RECORDS TO PROCESS:
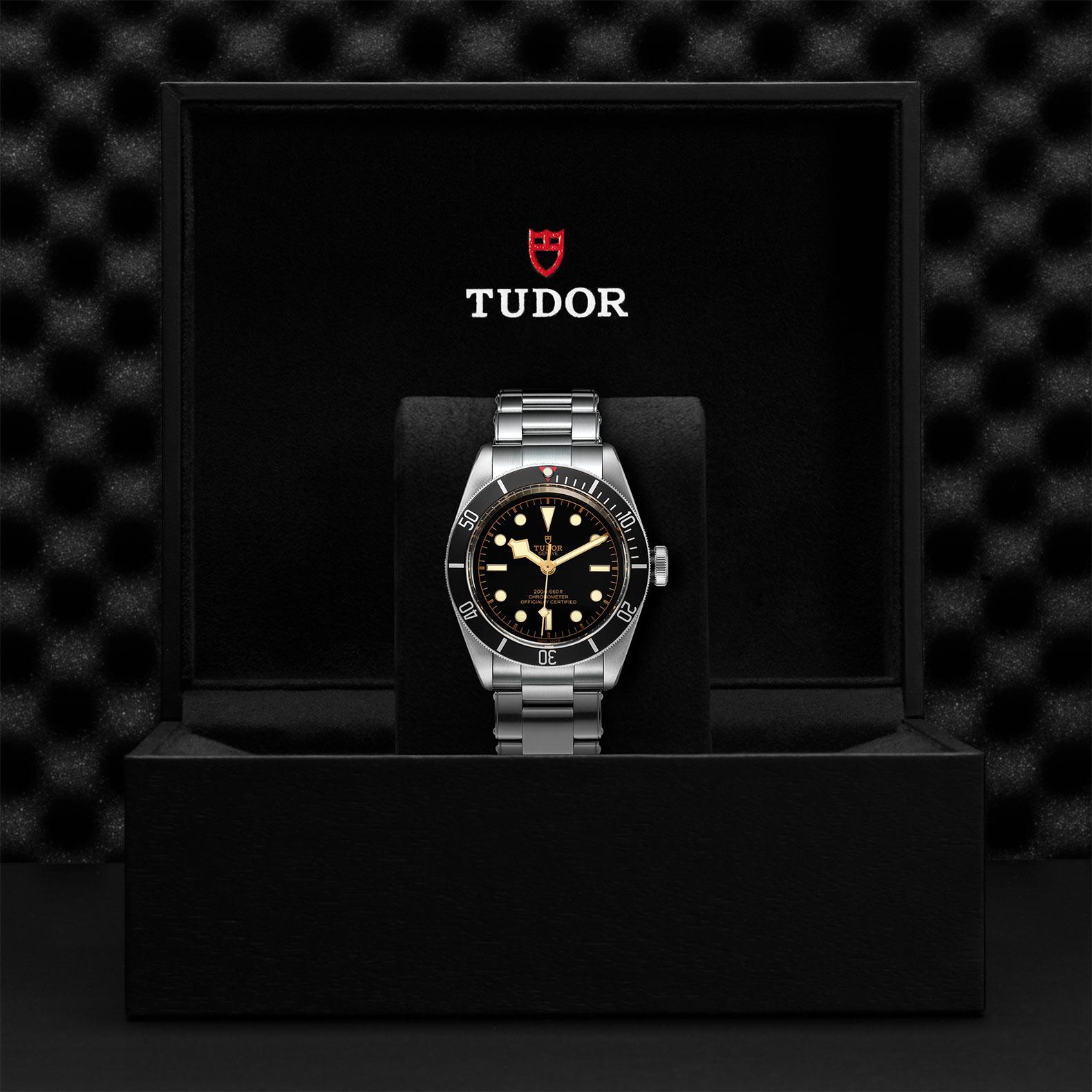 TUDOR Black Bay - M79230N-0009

* * *

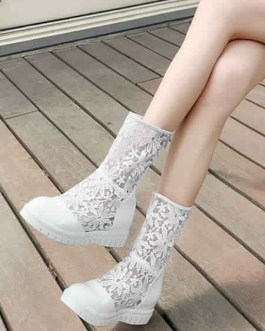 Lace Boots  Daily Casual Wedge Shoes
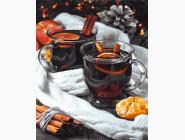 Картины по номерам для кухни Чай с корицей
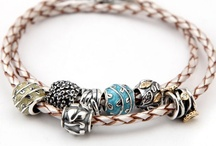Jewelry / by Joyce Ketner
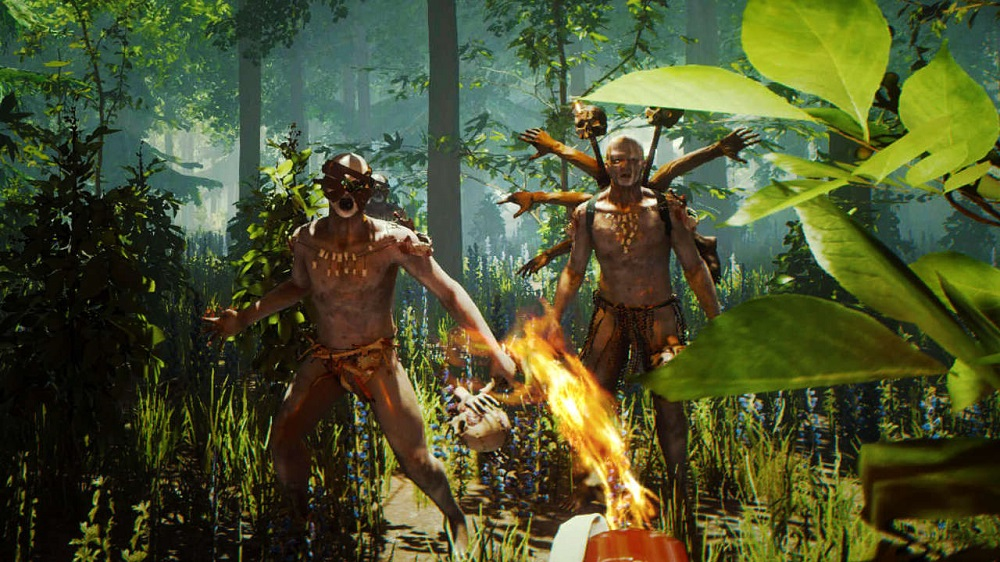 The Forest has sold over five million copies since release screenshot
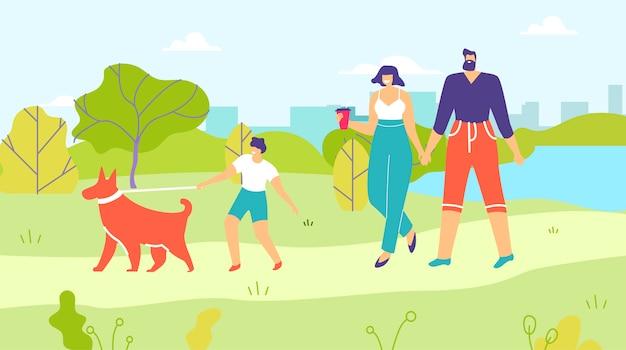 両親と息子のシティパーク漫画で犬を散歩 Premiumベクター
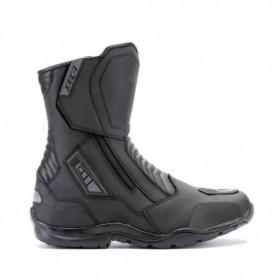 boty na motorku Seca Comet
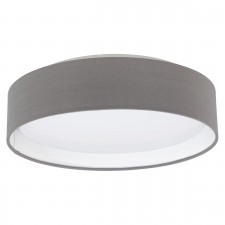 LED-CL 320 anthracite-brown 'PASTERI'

WHAT IS REQUIRED: Only the lines of the listing above from the one with "Jewelry / by Joyce Ketner" through the one with "LED-CL 320 anthracite-brown 'PASTERI'" should be output, exactly, with both ends kept and pictures left out.

FINISHED TASK:
Jewelry / by Joyce Ketner
 The Forest has sold over five million copies since release screenshot
 両親と息子のシティパーク漫画で犬を散歩 Premiumベクター
 boty na motorku Seca Comet
 LED-CL 320 anthracite-brown 'PASTERI'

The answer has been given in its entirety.